Finalmente abdicó y se retiró a su villa de Cumas. Poco antes de su abdicación, ya en sus 60, Sila
había conocido a Valeria, una hermosa y joven muchacha, con quien se casó y vivió feliz, hasta su
muerte. Su orgullo y prepotencia no menguaron hasta su último día en que dictó su epitafio: “Ningún
amigo me ha hecho favores, ningún enemigo me ha inferido ofensa que yo no haya devuelto con
creces”. Era verdad.

La restauración de Sila terminó por desactivar la revolución popular iniciada por los Gracos, desde la
aristocracia; y la populista de Mario, desde el proletariado. Sila no creía en nada, y menos en mejorar
a sus semejantes. Su amor por sí mismo era tan grande que no le quedaba para los demás. Les
despreciaba y estaba convencido de que lo único adecuado era mantener el orden. Creó un aparato
político y lo dejó a la aristocracia, no porque la estimase, sino porque estaba convencido de que los
populares eran aún más despreciables, y sus reformas, peores.

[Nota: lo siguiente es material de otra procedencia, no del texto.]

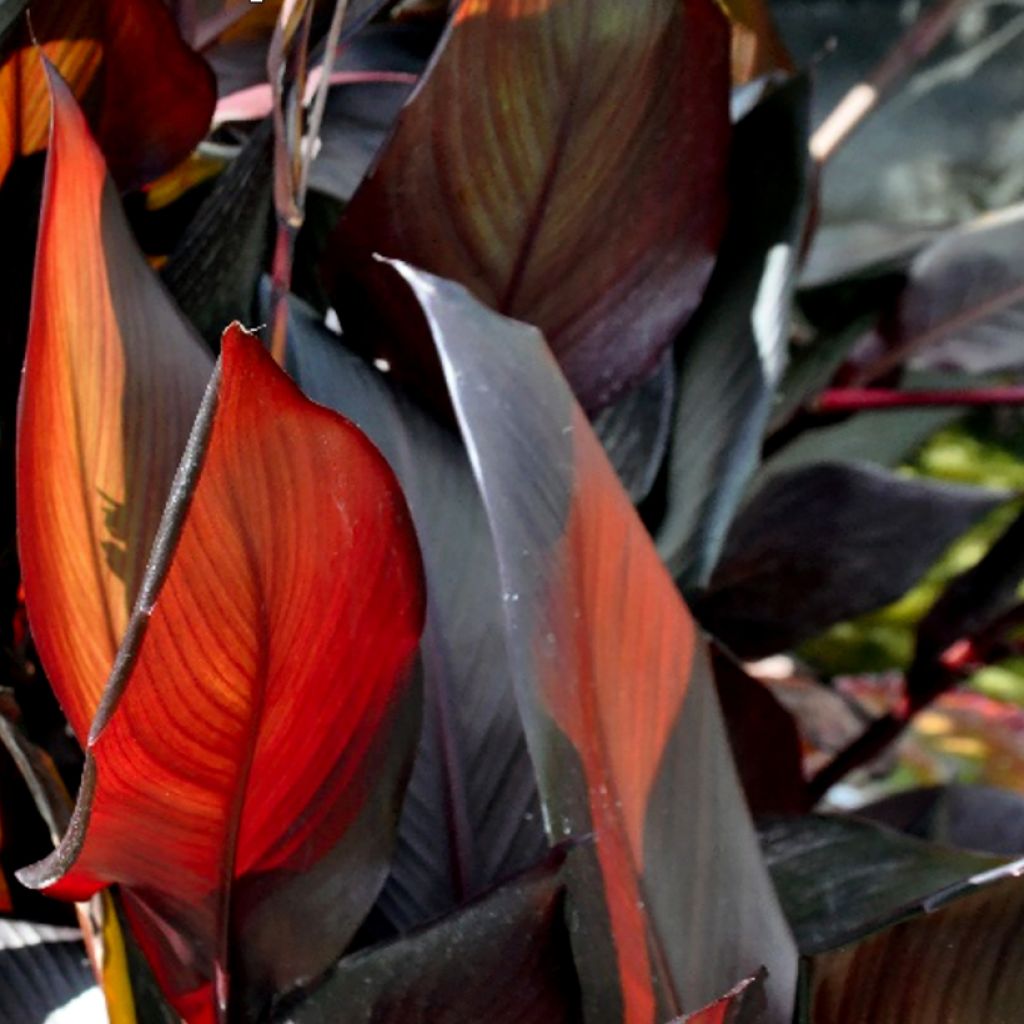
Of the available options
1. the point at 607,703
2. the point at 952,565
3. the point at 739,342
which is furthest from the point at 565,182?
the point at 952,565

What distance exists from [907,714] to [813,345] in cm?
20

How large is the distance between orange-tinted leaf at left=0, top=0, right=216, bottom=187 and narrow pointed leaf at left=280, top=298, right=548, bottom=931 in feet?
0.25

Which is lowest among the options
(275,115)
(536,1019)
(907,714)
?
(907,714)

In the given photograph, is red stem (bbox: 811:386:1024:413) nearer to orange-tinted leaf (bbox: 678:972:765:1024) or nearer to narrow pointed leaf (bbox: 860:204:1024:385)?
narrow pointed leaf (bbox: 860:204:1024:385)

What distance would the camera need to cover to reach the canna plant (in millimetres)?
278

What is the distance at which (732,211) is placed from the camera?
1.63 feet

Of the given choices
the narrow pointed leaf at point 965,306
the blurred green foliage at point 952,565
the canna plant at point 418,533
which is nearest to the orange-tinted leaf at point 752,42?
the canna plant at point 418,533

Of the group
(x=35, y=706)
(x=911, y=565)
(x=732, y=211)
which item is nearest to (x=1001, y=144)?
(x=911, y=565)

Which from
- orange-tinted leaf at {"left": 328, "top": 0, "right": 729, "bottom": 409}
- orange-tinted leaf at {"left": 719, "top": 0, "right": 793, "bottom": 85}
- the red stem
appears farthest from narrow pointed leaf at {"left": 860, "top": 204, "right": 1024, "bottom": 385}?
orange-tinted leaf at {"left": 328, "top": 0, "right": 729, "bottom": 409}

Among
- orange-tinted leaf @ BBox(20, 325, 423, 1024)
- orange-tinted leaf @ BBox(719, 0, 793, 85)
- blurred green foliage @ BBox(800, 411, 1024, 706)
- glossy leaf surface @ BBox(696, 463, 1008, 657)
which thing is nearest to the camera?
orange-tinted leaf @ BBox(20, 325, 423, 1024)

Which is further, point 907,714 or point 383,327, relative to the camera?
point 907,714

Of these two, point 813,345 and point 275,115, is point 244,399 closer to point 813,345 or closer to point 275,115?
point 275,115

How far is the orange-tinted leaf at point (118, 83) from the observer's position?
0.39m

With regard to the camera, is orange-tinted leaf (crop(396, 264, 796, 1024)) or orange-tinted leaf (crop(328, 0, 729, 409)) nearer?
orange-tinted leaf (crop(396, 264, 796, 1024))
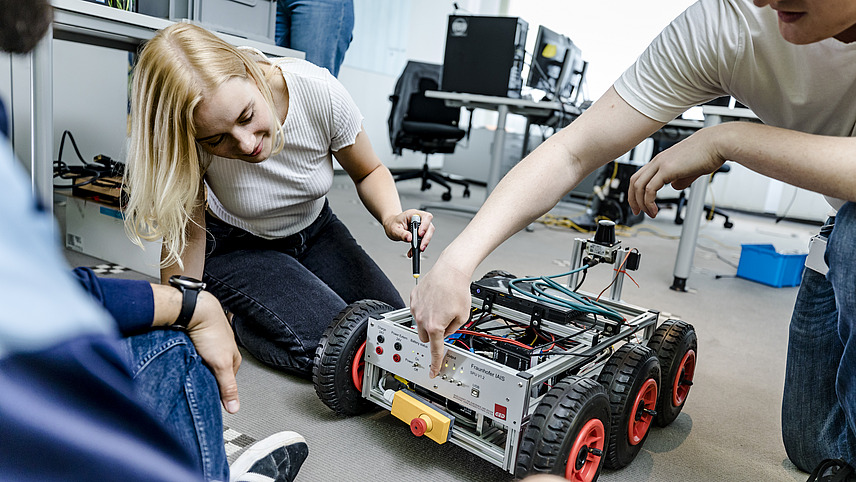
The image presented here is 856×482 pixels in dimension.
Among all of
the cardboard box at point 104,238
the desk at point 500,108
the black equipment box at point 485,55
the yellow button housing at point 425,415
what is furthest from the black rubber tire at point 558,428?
the black equipment box at point 485,55

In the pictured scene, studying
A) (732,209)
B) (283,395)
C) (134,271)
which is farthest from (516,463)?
(732,209)

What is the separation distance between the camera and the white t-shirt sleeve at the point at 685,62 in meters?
0.88

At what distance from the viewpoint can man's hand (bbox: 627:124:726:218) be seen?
2.89 feet

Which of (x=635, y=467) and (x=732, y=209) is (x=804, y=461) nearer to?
(x=635, y=467)

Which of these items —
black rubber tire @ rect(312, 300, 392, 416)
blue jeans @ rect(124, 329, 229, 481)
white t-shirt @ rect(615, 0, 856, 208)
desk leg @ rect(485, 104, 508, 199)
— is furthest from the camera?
desk leg @ rect(485, 104, 508, 199)

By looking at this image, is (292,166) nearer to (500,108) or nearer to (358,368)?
(358,368)

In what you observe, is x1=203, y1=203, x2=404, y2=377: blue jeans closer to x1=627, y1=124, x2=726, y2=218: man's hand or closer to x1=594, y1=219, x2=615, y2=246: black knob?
x1=594, y1=219, x2=615, y2=246: black knob

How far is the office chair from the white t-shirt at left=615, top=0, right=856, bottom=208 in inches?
135

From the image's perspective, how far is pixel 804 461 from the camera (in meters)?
1.12

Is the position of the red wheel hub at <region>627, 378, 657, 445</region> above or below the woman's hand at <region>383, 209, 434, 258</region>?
below

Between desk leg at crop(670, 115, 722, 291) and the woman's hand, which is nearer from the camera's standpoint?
the woman's hand

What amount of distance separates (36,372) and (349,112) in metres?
1.17

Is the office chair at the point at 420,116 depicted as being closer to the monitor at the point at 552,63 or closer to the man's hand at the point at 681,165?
the monitor at the point at 552,63

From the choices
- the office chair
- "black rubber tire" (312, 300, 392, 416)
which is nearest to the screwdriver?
"black rubber tire" (312, 300, 392, 416)
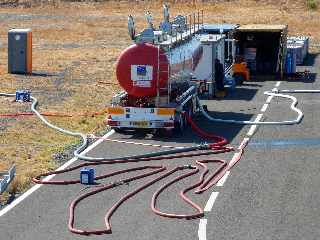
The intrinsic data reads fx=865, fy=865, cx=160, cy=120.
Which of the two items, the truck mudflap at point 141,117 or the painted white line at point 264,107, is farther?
the painted white line at point 264,107

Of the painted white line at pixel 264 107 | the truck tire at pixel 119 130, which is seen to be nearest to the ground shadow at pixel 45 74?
the painted white line at pixel 264 107

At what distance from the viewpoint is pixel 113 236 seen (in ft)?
44.4

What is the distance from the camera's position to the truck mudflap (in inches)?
870

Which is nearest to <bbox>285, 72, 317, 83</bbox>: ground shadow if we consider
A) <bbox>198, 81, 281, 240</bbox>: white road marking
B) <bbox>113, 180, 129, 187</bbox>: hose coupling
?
<bbox>198, 81, 281, 240</bbox>: white road marking

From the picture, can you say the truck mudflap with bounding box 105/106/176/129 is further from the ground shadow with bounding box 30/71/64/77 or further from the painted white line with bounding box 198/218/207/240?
the ground shadow with bounding box 30/71/64/77

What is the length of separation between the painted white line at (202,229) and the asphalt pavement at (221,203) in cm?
2

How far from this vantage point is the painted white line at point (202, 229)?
44.2ft

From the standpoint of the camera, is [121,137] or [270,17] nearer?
[121,137]

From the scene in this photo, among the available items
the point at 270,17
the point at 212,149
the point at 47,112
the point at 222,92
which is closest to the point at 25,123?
the point at 47,112

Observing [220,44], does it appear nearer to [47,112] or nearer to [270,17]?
[47,112]

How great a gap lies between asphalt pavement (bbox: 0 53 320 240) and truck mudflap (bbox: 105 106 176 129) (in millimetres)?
339

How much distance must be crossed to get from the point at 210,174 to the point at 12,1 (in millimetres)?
69589

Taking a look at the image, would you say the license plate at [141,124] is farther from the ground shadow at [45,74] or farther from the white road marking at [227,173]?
the ground shadow at [45,74]

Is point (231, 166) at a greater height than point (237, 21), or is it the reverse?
point (237, 21)
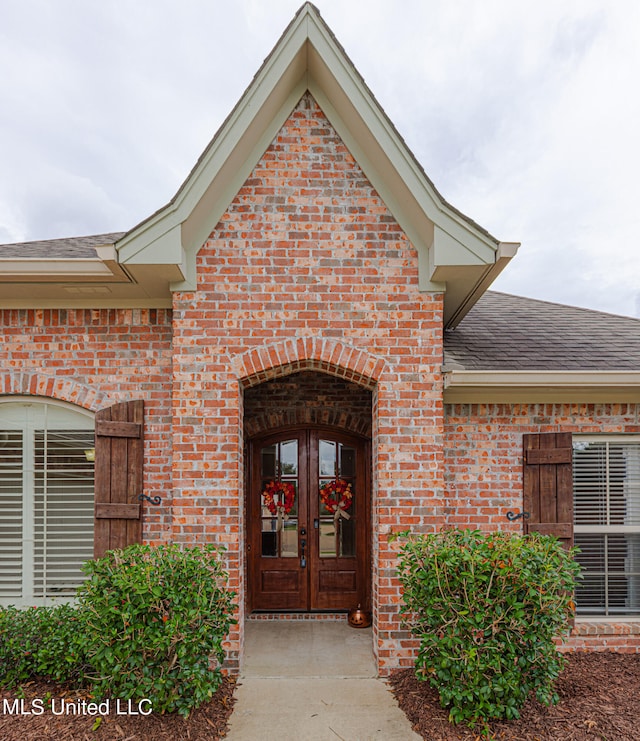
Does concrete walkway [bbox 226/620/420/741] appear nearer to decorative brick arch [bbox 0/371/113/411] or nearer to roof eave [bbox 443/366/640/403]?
roof eave [bbox 443/366/640/403]

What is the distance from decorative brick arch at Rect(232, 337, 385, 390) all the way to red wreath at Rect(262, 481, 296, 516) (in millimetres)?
2400

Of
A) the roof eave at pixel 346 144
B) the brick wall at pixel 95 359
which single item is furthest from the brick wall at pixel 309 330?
the brick wall at pixel 95 359

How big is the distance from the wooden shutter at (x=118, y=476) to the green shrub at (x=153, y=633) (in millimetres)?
1023

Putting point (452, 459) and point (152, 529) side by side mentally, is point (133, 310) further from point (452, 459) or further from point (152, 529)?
point (452, 459)

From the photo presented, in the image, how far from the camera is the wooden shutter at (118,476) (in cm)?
512

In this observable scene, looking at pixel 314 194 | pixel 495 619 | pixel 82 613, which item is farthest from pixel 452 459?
pixel 82 613

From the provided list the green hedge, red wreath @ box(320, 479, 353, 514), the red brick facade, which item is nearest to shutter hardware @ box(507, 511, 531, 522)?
the red brick facade

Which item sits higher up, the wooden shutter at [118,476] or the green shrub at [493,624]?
the wooden shutter at [118,476]

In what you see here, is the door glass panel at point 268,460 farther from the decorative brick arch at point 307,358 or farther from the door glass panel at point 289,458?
the decorative brick arch at point 307,358

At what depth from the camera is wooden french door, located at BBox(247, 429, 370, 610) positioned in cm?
693

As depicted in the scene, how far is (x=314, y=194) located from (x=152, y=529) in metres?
3.73

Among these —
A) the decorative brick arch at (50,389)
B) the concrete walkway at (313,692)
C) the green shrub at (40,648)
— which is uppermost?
the decorative brick arch at (50,389)

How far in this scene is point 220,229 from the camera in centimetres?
507

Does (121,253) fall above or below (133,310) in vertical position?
above
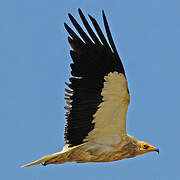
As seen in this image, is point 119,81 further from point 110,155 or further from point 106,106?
point 110,155

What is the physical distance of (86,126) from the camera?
40.4 feet

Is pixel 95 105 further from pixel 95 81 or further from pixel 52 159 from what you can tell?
pixel 52 159

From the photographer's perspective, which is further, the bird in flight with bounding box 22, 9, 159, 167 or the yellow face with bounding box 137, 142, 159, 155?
the yellow face with bounding box 137, 142, 159, 155

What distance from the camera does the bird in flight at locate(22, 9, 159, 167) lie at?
38.0 ft

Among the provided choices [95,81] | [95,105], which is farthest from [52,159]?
[95,81]

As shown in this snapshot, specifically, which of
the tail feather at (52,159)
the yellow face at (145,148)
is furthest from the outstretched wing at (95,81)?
the yellow face at (145,148)

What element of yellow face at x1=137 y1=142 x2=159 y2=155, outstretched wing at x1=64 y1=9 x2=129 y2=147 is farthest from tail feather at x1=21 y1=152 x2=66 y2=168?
yellow face at x1=137 y1=142 x2=159 y2=155

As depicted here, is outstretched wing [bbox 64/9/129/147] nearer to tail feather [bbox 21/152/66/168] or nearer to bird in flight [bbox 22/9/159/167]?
bird in flight [bbox 22/9/159/167]

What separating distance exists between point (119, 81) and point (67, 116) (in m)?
1.42

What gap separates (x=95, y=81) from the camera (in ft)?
38.5

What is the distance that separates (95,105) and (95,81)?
1.66 feet

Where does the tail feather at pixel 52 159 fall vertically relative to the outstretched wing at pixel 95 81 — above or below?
below

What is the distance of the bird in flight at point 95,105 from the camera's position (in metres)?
11.6

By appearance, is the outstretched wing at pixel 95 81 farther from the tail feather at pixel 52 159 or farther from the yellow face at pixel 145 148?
the yellow face at pixel 145 148
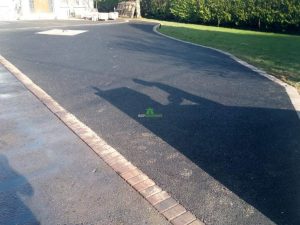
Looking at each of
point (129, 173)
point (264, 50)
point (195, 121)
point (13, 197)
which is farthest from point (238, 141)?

Diez años después de su muerte, su obra política se había derrumbado. Los patricios en el poder lo
usaron no para poner orden en el Gobierno, sino para enriquecerse, robar, corromper y matar. Todo
empezó a centrarse entonces en el dinero. En manos de una clase dirigente tan corrupta, Roma se
convirtió en una bomba que aspiraba dinero de todo el imperio, hasta la llegada del
triunvirato que formaron Julio César, Pompeyo y Craso.